- _INPUT_:
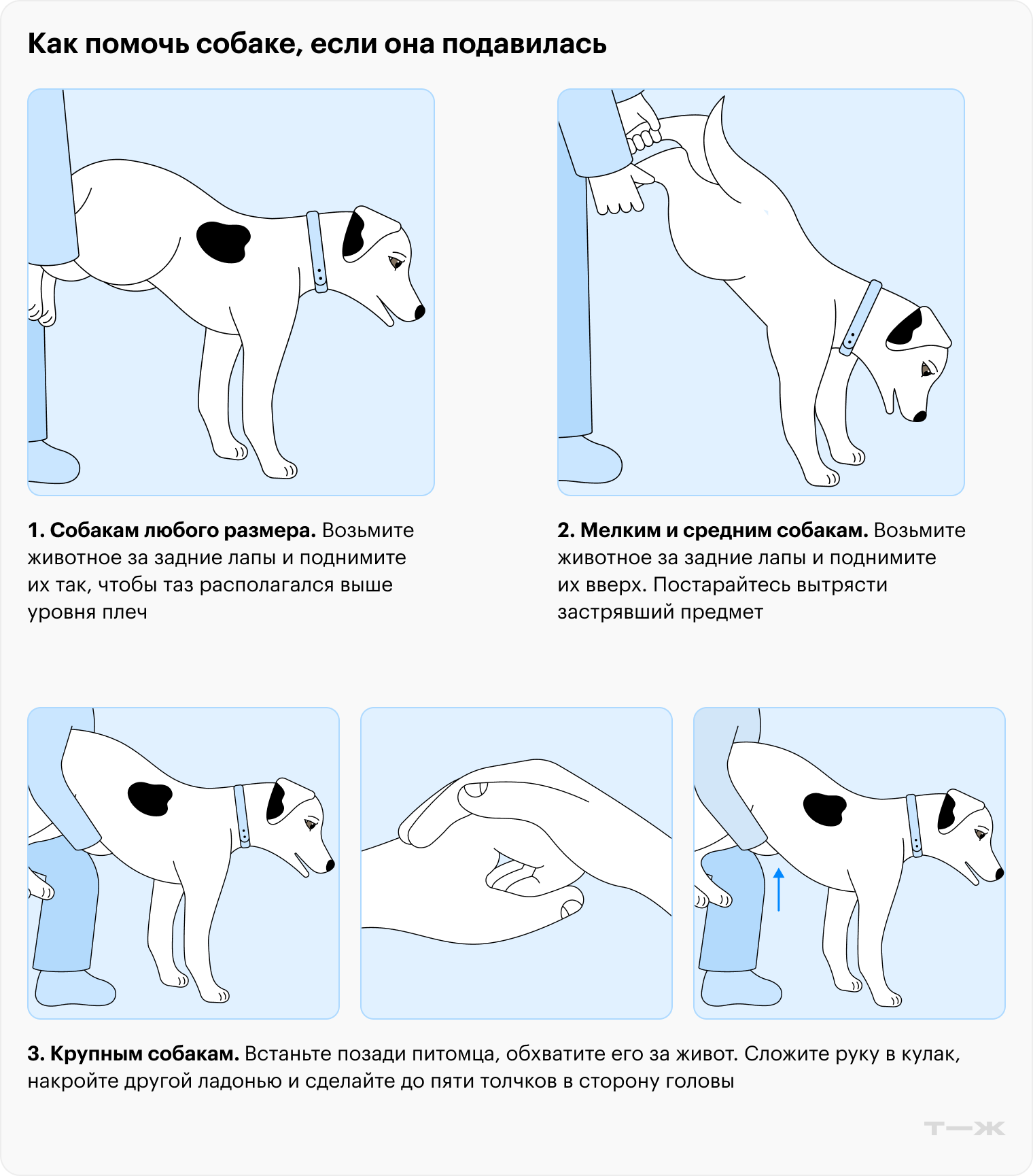 Как помочь собаке, если она подавилась

1. Собакам любого размера. Возьмите животное за задние лапы и поднимите их так, чтобы таз располагался выше уровня плеч

2. Мелким и средним собакам. Возьмите животное за задние лапы и поднимите их вверх. Постарайтесь вытрясти застрявший предмет

3. Крупным собакам. Встаньте позади питомца, обхватите его за живот. Сложите руку в кулак, накройте другой ладонью и сделайте до пяти толчков в сторону головы

Т—Ж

- _DIRECTIONS_:
From the first line above through the line containing "2. Мелким и", copy everything exactly, without the pictures.

- _FINAL ANSWER_:
 Как помочь собаке, если она подавилась

1. Собакам любого размера. Возьмите животное за задние лапы и поднимите их так, чтобы таз располагался выше уровня плеч

2. Мелким и средним собакам. Возьмите животное за задние лапы и поднимите их вверх. Постарайтесь вытрясти застрявший предмет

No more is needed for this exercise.